Figure 1Annual mean, ensemble average output from ESMs. Each panel shows anomalies from the simulations with COVID‐19‐related emissions reductions compared to the baseline SSP2‐4.5 simulations (“ssp245‐covid” minus “ssp245”). (a) Global aerosol optical depth at 550 nm; (b) downwards SW radiation at the surface; (c) Global surface air temperature; (d) Global precipitation. Colored lines show ensemble average results from each model, and paler plumes show ensemble spread for each model calculated here as ±1 standard deviation across each model's ensemble. Vertical bars to the left of each panel show each model spread (mean ± 1 standard deviation) for the first year, 2020. Each model has performed a different number of ensemble members as listed in Table 1 and shown in square brackets in the caption.
Figure 2Model by model simulated changes in aerosol optical depth (at a wavelength of 550 nm).

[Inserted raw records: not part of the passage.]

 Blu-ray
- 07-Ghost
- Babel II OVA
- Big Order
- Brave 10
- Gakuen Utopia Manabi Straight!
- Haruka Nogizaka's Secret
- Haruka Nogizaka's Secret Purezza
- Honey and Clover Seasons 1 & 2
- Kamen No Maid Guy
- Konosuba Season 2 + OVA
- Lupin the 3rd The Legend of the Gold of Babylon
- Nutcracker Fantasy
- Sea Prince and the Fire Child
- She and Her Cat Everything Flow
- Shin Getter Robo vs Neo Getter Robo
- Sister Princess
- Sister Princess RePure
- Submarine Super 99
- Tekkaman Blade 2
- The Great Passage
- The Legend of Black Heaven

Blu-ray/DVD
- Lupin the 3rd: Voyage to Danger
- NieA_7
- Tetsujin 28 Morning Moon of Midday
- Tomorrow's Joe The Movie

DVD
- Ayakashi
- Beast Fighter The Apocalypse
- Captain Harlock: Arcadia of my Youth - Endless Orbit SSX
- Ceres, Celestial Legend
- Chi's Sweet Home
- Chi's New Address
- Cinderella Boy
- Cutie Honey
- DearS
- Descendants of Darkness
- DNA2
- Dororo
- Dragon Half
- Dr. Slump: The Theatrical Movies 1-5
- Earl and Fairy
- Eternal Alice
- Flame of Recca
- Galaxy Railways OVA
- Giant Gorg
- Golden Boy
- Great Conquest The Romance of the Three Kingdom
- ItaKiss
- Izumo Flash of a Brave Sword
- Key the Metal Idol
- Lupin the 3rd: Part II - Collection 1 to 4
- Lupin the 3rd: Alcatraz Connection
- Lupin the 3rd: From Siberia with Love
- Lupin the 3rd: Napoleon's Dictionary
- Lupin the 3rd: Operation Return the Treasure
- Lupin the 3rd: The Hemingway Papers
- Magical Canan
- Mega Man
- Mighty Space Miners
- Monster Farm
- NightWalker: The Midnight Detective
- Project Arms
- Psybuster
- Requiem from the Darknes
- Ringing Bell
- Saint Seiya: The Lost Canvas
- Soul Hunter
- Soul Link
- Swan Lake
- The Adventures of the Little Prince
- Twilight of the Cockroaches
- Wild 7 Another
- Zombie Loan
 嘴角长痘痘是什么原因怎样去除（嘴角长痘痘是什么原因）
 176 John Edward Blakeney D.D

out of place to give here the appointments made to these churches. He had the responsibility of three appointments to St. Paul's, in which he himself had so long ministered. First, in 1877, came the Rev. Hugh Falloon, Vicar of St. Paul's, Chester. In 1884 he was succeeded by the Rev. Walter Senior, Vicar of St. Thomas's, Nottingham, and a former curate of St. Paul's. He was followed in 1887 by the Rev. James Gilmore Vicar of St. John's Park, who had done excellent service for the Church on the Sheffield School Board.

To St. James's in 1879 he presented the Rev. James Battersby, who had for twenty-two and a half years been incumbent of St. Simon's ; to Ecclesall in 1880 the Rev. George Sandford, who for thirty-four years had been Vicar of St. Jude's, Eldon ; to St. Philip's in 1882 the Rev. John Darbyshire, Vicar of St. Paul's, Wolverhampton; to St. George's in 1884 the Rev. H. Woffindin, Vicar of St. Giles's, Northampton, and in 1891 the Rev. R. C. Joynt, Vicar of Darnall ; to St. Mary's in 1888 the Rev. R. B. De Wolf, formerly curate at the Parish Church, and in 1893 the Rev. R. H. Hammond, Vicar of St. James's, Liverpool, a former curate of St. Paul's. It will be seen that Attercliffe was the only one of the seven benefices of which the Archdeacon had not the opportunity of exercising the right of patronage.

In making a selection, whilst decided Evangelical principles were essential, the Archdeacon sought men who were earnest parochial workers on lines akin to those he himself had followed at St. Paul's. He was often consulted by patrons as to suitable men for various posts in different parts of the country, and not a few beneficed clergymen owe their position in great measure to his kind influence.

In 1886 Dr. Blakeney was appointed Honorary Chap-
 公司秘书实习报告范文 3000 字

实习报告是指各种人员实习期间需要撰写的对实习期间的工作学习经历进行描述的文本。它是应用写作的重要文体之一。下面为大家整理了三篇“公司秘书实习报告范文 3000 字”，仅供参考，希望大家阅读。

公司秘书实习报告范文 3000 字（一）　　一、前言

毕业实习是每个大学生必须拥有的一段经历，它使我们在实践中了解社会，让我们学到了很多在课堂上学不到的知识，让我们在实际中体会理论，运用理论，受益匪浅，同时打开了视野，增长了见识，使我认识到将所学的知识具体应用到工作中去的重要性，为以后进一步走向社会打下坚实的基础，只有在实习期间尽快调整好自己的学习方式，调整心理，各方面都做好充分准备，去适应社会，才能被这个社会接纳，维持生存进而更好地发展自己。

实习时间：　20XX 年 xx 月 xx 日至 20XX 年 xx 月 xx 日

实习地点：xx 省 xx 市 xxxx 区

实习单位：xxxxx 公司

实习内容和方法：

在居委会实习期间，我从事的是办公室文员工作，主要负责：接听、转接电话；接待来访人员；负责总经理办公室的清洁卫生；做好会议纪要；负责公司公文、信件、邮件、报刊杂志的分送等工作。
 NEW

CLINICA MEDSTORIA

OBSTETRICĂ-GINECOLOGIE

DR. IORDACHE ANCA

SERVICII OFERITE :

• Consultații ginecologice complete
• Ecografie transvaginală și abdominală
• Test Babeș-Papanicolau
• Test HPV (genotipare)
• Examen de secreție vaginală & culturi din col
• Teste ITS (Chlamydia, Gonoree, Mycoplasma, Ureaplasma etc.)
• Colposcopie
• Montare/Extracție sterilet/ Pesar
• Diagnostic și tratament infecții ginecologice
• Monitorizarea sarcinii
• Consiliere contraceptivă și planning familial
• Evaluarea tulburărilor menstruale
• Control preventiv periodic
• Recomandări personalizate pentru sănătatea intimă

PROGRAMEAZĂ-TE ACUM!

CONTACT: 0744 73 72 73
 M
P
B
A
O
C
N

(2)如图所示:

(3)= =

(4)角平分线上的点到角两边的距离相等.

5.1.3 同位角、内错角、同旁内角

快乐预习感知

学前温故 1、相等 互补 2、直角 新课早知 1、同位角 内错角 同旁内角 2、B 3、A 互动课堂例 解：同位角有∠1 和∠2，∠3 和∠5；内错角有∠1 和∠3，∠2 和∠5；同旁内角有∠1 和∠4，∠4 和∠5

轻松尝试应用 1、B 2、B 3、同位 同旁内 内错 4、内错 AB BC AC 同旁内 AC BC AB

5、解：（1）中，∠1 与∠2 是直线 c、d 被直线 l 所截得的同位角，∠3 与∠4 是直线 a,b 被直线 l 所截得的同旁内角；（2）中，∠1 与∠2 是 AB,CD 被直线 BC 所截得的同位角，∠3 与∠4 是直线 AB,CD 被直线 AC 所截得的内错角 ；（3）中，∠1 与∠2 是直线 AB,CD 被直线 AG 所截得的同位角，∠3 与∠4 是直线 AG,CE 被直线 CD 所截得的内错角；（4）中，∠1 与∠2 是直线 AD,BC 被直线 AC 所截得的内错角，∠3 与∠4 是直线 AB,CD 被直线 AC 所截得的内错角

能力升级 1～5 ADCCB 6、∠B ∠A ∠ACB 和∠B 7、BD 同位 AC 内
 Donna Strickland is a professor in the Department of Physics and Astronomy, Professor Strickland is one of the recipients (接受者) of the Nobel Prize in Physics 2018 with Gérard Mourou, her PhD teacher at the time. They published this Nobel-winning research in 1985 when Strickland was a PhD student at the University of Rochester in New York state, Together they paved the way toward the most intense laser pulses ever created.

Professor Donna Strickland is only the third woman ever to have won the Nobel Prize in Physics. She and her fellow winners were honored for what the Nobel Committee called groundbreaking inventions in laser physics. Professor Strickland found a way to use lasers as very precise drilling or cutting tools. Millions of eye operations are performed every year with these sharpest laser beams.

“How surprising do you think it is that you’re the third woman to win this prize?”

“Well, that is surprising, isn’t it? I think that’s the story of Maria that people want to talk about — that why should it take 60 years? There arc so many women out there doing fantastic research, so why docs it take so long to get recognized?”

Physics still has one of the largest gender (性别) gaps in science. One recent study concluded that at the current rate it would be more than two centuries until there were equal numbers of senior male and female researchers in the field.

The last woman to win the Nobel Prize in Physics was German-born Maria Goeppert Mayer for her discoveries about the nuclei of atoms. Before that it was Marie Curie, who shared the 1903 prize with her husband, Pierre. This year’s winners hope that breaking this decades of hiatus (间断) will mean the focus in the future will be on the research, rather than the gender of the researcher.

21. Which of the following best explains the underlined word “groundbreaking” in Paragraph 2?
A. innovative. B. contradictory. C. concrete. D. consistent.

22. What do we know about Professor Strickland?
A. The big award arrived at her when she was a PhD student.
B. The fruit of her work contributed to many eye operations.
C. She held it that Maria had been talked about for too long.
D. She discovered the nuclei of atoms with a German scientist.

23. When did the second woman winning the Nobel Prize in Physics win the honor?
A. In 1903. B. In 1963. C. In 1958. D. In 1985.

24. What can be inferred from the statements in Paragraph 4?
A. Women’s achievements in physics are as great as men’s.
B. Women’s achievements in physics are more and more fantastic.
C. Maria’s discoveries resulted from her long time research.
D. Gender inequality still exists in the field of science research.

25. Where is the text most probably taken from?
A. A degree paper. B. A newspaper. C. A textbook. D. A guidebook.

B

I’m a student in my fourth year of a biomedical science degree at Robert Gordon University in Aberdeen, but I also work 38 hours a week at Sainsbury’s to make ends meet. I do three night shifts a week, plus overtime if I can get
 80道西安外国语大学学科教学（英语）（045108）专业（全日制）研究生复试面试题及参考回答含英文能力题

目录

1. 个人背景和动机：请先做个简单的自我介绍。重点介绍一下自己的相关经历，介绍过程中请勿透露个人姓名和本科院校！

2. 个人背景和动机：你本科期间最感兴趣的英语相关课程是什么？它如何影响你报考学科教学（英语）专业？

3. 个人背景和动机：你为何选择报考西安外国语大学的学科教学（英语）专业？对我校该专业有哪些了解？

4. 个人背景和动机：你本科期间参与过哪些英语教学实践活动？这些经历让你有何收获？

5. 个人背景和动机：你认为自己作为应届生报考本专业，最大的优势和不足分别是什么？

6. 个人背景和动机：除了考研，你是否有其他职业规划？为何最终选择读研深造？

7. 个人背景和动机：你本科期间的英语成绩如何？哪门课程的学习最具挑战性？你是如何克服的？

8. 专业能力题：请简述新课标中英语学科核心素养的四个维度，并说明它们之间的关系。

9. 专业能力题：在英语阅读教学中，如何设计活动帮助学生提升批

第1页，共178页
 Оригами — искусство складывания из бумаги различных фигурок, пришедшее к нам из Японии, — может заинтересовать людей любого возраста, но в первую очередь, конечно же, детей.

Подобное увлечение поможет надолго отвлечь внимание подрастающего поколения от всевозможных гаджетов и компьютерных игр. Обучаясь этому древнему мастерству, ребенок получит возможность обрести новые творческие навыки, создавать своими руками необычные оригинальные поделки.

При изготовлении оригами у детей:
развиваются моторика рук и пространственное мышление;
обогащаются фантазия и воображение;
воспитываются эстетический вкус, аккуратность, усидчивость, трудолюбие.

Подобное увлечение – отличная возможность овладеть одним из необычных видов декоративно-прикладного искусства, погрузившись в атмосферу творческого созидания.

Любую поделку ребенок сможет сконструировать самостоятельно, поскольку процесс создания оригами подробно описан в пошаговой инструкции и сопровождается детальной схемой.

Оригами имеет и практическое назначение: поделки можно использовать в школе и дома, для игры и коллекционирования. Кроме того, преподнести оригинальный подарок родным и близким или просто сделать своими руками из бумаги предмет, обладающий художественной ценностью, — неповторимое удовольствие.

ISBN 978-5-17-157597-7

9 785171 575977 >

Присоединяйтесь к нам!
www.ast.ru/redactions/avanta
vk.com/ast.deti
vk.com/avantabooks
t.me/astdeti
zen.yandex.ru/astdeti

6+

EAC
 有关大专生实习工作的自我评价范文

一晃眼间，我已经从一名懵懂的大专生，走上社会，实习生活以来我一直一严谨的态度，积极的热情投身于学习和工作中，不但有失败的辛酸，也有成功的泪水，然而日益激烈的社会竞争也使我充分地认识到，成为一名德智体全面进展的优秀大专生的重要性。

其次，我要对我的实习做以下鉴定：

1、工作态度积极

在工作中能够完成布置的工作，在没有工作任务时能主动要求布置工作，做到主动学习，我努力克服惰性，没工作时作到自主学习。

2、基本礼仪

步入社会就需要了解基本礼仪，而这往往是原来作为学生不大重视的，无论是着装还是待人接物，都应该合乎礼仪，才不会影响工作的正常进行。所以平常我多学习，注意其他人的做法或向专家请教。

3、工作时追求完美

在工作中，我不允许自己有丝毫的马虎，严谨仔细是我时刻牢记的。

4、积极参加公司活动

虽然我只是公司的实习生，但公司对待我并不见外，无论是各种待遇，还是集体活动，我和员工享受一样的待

For each model we plot the ensemble mean response from 2020–2024 inclusive. Blue colors denote a decrease in AOD. Each model has performed a different number of ensemble members as listed in Table 1 and shown in square brackets in the caption. The black box shows the region analyzed in Figure 3.
Figure 3Indicators of change in southern and eastern Asia (defined here as 60–160° E and 0–50°N). As for Figure 1 results are plotted as annual mean anomalies, with colored lines denoting ensemble means from each model and gray shading 1‐standard deviation for each model. (a) Aerosol optical depth; (b) surface downwards shortwave radiation; (c) surface air temperature; (d) precipitation.